Roinn” means “split” or “divide”. We can use the `roinn` action to split up a piece of text at certain points. For example we could use `roinn` with commas to divide up a comma separated list like `"Setanta, is, fun"` into the list `["Setanta", "is", "fun"]`. Or we could use `roinn` with spaces to separate a sentence into a list of words.

Try it out:

### Cuid / Part

Cuid” means “part” or “piece”, and the `cuid` action allows us to extract a piece of text.

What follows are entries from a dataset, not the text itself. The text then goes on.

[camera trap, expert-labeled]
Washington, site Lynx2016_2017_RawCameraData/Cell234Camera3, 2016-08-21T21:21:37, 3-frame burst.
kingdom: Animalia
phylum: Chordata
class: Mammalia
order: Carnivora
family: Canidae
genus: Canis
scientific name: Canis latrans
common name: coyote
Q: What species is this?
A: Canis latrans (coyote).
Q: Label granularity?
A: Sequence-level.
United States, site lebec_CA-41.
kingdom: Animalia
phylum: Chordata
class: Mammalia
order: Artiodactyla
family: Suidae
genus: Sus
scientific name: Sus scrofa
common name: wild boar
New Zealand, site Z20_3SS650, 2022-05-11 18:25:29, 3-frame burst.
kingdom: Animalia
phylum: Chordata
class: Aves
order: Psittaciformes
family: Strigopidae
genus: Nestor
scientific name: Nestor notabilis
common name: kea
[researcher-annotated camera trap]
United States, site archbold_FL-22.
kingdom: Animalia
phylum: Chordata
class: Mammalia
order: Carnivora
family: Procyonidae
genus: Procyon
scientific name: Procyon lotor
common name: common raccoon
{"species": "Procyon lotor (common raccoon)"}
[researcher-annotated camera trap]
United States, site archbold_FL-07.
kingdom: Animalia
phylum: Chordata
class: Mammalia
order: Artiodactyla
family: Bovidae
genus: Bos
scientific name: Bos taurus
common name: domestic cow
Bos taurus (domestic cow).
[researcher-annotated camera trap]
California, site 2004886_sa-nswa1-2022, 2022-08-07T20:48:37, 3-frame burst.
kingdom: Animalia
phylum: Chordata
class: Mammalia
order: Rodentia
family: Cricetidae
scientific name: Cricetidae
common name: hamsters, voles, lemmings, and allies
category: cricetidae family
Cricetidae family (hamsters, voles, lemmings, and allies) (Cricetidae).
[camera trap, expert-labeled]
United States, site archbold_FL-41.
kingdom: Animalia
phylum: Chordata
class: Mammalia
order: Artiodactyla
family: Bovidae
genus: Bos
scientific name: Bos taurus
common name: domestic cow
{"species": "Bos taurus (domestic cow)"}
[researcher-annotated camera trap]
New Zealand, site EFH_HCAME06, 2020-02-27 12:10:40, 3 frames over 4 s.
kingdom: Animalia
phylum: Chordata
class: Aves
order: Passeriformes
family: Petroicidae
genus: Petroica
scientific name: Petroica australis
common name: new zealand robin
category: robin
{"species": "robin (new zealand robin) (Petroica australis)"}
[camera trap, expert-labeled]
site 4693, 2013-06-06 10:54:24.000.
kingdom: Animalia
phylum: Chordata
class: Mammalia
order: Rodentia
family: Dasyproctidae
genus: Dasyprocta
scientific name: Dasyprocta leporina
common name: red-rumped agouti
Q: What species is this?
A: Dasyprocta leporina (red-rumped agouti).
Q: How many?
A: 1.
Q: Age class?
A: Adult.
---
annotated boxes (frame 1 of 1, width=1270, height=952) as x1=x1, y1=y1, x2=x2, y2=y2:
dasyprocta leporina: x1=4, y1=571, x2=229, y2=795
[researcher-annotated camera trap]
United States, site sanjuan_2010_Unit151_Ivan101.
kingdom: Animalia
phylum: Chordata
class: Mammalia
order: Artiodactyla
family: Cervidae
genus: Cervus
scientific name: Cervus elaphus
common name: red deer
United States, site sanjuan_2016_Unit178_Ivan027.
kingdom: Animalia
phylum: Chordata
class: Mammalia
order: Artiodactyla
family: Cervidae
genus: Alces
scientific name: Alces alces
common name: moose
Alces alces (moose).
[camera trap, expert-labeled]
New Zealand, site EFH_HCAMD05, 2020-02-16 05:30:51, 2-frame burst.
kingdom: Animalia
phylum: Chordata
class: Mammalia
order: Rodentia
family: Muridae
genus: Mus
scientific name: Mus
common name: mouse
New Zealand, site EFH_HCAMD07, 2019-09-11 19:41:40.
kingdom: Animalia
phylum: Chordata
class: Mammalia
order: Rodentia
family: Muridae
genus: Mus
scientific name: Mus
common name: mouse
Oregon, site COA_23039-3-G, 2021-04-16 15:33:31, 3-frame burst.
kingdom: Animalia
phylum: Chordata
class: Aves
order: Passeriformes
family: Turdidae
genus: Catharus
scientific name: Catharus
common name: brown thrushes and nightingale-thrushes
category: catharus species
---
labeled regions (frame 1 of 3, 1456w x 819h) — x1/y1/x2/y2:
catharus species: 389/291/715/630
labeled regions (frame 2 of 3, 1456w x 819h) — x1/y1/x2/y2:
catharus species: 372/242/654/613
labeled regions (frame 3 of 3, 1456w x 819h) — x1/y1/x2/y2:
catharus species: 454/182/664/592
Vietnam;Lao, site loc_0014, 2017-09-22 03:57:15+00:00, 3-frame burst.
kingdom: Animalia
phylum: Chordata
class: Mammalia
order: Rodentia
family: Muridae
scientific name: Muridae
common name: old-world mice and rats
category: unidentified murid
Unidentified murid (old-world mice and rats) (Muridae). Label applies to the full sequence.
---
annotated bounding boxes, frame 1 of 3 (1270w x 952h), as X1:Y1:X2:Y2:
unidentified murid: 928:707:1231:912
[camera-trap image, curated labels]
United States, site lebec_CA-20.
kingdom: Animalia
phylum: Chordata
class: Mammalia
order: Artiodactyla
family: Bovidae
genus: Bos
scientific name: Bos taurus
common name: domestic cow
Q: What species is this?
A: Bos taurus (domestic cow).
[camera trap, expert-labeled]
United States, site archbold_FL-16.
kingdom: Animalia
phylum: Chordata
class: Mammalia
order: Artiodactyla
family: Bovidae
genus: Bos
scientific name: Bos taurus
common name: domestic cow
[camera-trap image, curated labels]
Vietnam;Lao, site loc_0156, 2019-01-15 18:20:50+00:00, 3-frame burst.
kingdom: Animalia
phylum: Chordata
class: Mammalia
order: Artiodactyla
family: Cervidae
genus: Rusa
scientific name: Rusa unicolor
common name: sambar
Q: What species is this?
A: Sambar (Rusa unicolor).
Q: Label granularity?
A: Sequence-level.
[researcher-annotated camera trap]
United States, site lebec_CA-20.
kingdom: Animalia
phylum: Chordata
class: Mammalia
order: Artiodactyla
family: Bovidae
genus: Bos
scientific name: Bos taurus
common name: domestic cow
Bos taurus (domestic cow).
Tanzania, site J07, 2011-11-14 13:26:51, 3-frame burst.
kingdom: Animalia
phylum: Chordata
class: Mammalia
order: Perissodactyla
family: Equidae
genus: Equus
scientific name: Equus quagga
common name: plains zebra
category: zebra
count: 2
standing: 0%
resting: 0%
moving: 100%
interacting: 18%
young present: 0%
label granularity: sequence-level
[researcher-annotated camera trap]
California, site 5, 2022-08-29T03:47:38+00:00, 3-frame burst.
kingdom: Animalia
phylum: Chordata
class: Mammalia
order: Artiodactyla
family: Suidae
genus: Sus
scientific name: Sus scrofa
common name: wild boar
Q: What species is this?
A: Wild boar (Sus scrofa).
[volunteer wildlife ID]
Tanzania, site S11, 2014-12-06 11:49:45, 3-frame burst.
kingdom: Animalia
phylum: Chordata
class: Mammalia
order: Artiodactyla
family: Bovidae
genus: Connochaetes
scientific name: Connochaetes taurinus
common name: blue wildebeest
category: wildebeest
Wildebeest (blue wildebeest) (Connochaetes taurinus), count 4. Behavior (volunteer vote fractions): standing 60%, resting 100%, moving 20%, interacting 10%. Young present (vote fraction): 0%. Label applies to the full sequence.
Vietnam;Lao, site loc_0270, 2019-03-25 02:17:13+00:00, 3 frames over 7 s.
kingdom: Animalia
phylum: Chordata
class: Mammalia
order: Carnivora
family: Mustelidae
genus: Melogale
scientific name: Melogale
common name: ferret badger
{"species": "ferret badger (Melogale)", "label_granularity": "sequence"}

We give the action 2 positions as arguments, and it returns the text between those 2 positions (not including the second).

e.g. `cuid@"hello"(1, 4)` returns `"ell"` because the text between index 1 and index 4 is `"ell"`

### go_liosta/ To List

`go_liosta` (meaning “to list”) is an action that returns a list of the characters of the text.

e.g. `go_liosta("Setanta")` returns `["S", "e", "t", "a", "n", "t", "a"]`.

## List Tips

Lists share many of the same actions as text including `fad` and `cuid`. But they also have the following actions available.

### Sórtáil / Sort

Sórtaíl” translates as “sort”, the `sórtáil` action sorts a list into increasing order.

For example: `sórtáil@[1, 3, 2]` returns `[1, 2, 3]`.

NB: Sorting is done in place. i.e. the list will be changed when `sórtáil` is called

### Nasc / Join

Nasc” translates as “join”. The `nasc` action can be used to turn a list into text, joining the elements together with some piece of text. This text is passed in as an argument.

For example: `nasc@[1, 2, 3](", ")` returns `"1, 2, 3"`

## The Docs

If you need to look up these actions and values, or want to see what else is available, you can find the whole list on docs.try-setanta.ie.